A Gift From My Mother

I just saw a writing prompt asking to describe a present from your mother. It stopped me because just yesterday I came across a china cup on a high shelf in my kitchen. I took down the pretty, delicate cup and saucer which had been handed down from my Swedish grandmother, intending to move it elsewhere to make room for something else, but then I looked inside.

Tears formed in my eyes and my gut clenched as I looked at a scrap of paper with just one word written on it. Annabelle. Written in my mom’s handwriting. My mom passed a couple years ago, but she was with me in that moment, her recognizable penmanship saying hello. I sobbed, holding the little shred of paper, my hand trembling with the unexpected wave of emotion, as I unraveled the impact.

My mom died of Alzheimer’s. She didn’t know my name or who I was for the last five years of her life. In fact, she adamantly denied my very existence even when I stood next to a picture of myself hanging on her wall and pointed out the similarities. No. She didn’t know me. No. She never gave birth to me. She shook with anger as she asked me to leave.
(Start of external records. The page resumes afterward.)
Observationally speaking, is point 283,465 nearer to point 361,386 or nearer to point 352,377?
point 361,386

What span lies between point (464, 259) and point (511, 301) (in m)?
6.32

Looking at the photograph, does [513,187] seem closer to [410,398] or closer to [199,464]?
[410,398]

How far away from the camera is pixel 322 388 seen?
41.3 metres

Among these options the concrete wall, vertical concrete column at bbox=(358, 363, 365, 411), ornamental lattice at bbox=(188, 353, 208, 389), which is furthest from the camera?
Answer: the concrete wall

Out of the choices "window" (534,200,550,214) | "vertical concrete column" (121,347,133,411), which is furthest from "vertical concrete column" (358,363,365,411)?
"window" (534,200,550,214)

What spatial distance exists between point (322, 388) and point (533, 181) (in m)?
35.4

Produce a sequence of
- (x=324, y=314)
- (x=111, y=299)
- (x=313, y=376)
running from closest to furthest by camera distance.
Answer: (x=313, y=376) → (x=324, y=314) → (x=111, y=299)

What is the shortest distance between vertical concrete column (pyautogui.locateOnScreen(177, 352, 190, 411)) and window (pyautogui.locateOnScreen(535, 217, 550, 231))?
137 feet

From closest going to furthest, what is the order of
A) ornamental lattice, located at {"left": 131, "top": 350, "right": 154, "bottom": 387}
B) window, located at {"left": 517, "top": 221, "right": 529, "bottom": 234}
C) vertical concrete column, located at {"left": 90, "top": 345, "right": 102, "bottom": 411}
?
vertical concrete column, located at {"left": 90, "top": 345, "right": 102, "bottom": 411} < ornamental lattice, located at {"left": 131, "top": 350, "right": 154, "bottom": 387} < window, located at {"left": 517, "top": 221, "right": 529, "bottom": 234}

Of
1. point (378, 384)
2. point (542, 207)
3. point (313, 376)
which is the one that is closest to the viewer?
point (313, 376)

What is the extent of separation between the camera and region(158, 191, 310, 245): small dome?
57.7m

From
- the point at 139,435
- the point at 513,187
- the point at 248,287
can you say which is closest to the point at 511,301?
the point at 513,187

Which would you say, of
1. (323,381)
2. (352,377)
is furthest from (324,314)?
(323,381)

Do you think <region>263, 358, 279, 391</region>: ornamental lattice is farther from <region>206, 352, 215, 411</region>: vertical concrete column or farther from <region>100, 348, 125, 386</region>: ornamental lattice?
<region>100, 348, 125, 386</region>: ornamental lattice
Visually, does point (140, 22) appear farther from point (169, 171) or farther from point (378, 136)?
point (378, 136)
But yesterday she knew my name. Many years ago, she and I had gone through the assorted odd pieces of priceless china and she’d allowed me to pick my favorites. After she passed and my dad sold the house, we discovered only one item left with my name on it. The little teacup.

My mom mysteriously chose to disown me—and only me—from her life for reasons only the depths of her disease would understand. As we went through her things, we uncovered notes in odd places, hidden with wads of cash and other valuable items, and found several notes expressing her wishes that I receive nothing.

Painful as that was, my father counseled me, reminding me of her deep love for me, and that she didn’t know what she was doing. Intellectually, I understood, but my heart was broken over and over with each new discovery.

And then we found the cup with the little purple irises on the top shelf of a cabinet. Filled with dust, a yellowed piece of paper was still inside with my name on it. In her cursive. From a time that she loved me and knew me. Bitter as I was from all the slights and pain, I’d shipped it along with a collection of other small items to my home. Eventually, I’d unpacked the cup with the note still inside and tucked it into a far cabinet so I didn’t have to look at it.

It waited for me there. To heal. To be discovered when I was ready to receive the gift.

The gift of her love. The gift of her presence and acknowledgement of me as her daughter. Maybe she knew what she was doing when she placed the cup and saucer on the super high shelf. Maybe she had a moment of clarity, realizing what she was doing and wanted to protect this little gift. Maybe I, in turn, placed it on my own high shelf to forget about it and protect it until I was ready to receive it and believe her love.

So mommy, thank you for the note. Thank you for all you did for me. I miss you.